Le ripercussioni sono quindi anche di ordine geopolitico. In effetti, nel marzo 2018, l’amministrazione Trump ha votato il Cloud Act, che ha attribuito al governo degli Stati Uniti il diritto all’accesso ai dati conservati dal GAFAM riguardanti le imprese e gli individui in ogni parte del mondo. Questa legge extraterritoriale apre la strada allo sfruttamento di tali dati da parte del governo federale ai fini della sicurezza nazionale. La Russia, a riguardo, non è rimasta a guardare e ha reagito facendo rimpatriare la totalità dei suoi dati e servizi nei server impiantati sul suo territorio.
Il GAFAM è però solo una parte del Soft Power statunitense [2]. Se il suo successo dipende dalle innovazioni tecniche che esso ha saputo trasformare in prodotti attrattivi, i suoi metodi commerciali aggressivi e il sostegno sistematico ricevuto dal governo americano nella sua internazionalizzazione (gli Stati Uniti si sono lungamente opposti a qualsiasi tassazione, specie da parte dei paesi europei) evidenziano la sua dipendenza dall’Hard Power USA [3]. La potenza del GAFAM costituisce solo una componente della potenza economica politica e culturale americana. Come tutti i poteri, anche questo non può superare certi limiti: è dunque necessario una azione di controllo e di regolazione per evitare che diventi incontrollabile. Questo è forse una delle maggiori sfide mondiali dei prossimi decenni.

Note

[1] GAFAM: Nel suo insieme il suo valore in Borsa costituisce l’equivalente del 3° PIL mondiale, con un importo complessivo di 8.900 miliardi di Dollari USA (dati 2022), dopo USA (22 mila miliardi di Dollari) e CINA (17.800 miliardi di Dollari). Dietro il GAFAM seguono il Giappone (5.400 miliardi), la Germania (4.300 miliardi), il Regno Unito (3.100 miliardi) e l’India (3 mila miliardi).

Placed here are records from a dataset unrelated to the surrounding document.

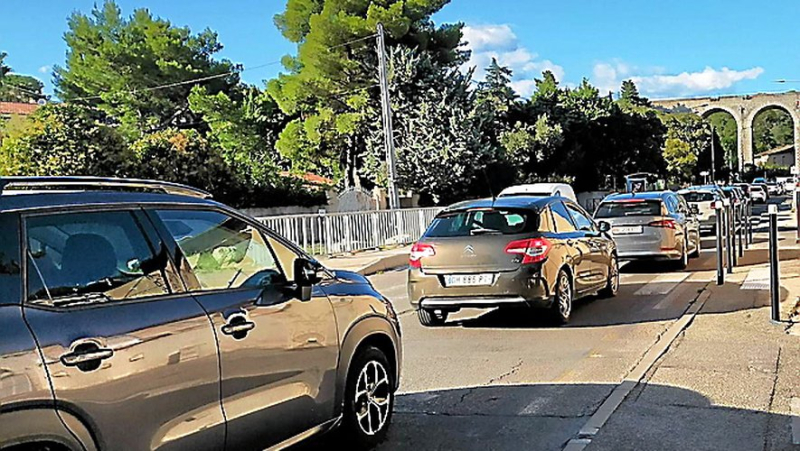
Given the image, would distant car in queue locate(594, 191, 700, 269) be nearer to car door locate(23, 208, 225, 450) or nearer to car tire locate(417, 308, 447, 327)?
car tire locate(417, 308, 447, 327)

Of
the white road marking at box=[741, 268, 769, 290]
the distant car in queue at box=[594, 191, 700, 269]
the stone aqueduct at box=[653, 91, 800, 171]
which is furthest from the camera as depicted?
the stone aqueduct at box=[653, 91, 800, 171]

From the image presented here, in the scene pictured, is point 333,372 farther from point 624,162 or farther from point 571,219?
point 624,162

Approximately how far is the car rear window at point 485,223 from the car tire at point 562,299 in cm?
74

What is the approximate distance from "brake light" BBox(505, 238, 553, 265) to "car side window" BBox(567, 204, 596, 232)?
5.55 feet

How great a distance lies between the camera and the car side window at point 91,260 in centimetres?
345

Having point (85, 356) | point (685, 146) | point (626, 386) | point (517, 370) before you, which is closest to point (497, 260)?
point (517, 370)

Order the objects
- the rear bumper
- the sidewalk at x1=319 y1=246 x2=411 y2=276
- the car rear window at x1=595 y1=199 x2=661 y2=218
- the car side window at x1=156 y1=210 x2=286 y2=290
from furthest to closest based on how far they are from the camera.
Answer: the sidewalk at x1=319 y1=246 x2=411 y2=276, the car rear window at x1=595 y1=199 x2=661 y2=218, the rear bumper, the car side window at x1=156 y1=210 x2=286 y2=290

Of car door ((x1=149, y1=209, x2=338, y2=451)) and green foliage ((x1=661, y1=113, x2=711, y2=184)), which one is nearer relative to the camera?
car door ((x1=149, y1=209, x2=338, y2=451))

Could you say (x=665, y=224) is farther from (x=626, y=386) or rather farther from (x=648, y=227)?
(x=626, y=386)

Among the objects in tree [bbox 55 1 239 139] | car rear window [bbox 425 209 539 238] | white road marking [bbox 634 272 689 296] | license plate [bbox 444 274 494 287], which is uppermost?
tree [bbox 55 1 239 139]

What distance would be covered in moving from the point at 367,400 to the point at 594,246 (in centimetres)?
673

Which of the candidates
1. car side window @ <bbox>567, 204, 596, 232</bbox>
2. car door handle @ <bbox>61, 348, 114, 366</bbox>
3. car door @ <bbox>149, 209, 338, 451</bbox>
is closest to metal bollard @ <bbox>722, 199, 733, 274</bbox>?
car side window @ <bbox>567, 204, 596, 232</bbox>

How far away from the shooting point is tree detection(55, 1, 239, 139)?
136 ft

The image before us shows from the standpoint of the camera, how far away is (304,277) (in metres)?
4.78
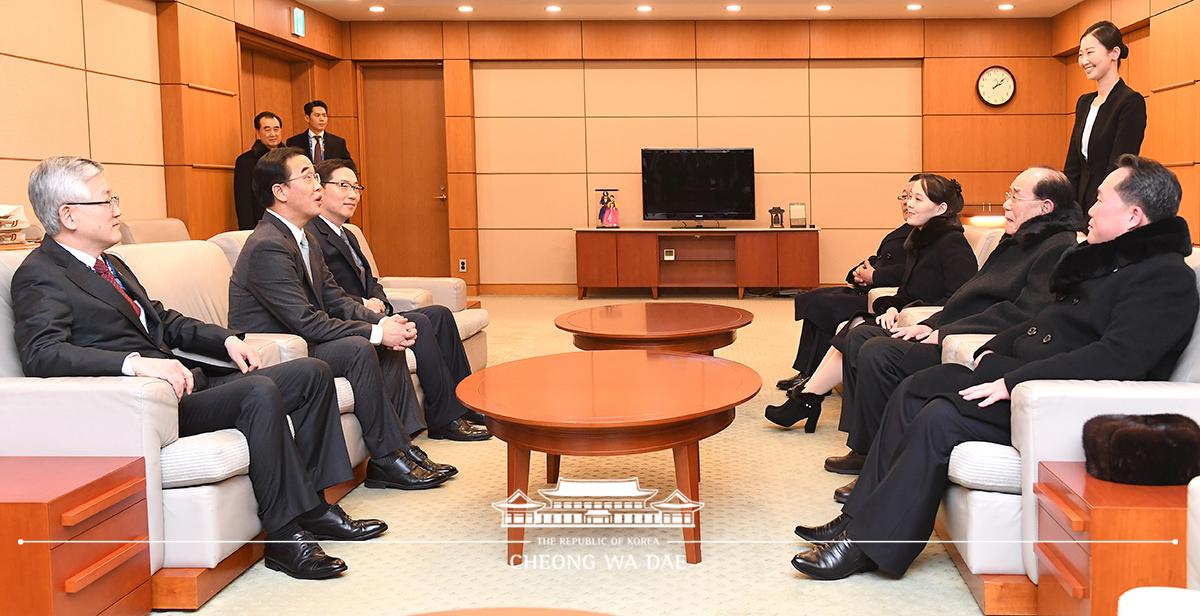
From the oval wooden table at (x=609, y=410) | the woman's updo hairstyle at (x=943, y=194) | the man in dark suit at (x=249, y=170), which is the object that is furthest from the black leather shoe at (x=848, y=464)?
the man in dark suit at (x=249, y=170)

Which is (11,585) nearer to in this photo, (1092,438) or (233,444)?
(233,444)

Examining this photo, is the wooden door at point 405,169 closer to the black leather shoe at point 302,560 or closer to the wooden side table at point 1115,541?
the black leather shoe at point 302,560

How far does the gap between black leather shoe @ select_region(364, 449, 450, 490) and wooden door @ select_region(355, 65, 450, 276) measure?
299 inches

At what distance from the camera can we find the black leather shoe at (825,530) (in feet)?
10.6

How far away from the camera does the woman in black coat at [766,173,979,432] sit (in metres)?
4.98

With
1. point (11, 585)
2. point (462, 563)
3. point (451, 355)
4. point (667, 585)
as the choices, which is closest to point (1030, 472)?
point (667, 585)

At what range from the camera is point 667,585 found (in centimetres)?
310

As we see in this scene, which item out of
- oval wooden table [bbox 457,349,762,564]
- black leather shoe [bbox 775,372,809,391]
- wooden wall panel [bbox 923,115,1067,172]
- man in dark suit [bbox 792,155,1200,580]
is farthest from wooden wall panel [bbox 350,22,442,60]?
man in dark suit [bbox 792,155,1200,580]

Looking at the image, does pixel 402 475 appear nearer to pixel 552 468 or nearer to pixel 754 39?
pixel 552 468

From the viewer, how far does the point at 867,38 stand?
1094cm

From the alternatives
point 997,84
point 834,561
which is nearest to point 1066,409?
point 834,561

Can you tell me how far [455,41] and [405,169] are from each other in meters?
1.51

[2] Soft Power, La sua nozione è stata definita nel 1990 politologo ed uomo politico americano Joseph Samuel Nye, già decano della John F. Kennedy School of Government presso la Harvard University, come: “Arte di convincere gli altri formulando idee attrattive, ad esempio attraverso la cultura (cinema, scambi universitari, ecc.), e non imponendosi per mezzo della forza bruta”. Il termine designa una strategia destinata a legittimare la politica estera USA nel mondo post Guerra Fredda. Il Soft Power, come molti tendono a pensare, non può funzionare indipendentemente dall’Hard Power (la politica di potenza basata sull’intimidazione, sia essa militare, diplomatica o economica). In tale contesto, poiché il successo del GAFAM dipende molto dagli aiuti ricevuti dal governo americano, porta a pensare che il GAFAM sia uno dei tanti strumenti del Soft Power USA nel contesto di una strategia politica del governo americano.
[3] Hard Power. Nell’ambito delle relazioni internazionali, con la locuzione Hard power (potere duro o potere coercitivo) si intende l’utilizzo del potere militare ed economico da parte di uno Stato o governo per influenzare il comportamento di altri enti politici. Questa forma di potere di solito è aggressiva ed è molto più efficace quando viene imposta da un governo o uno Stato che ha più potere economico-militare di un altro. L’Hard Power è l’opposto del concetto di Soft Power, che invece punta a influenzare gli altri enti politici tramite strumenti non militari o economici, come diplomazia, cultura e storia (da Wikipedia).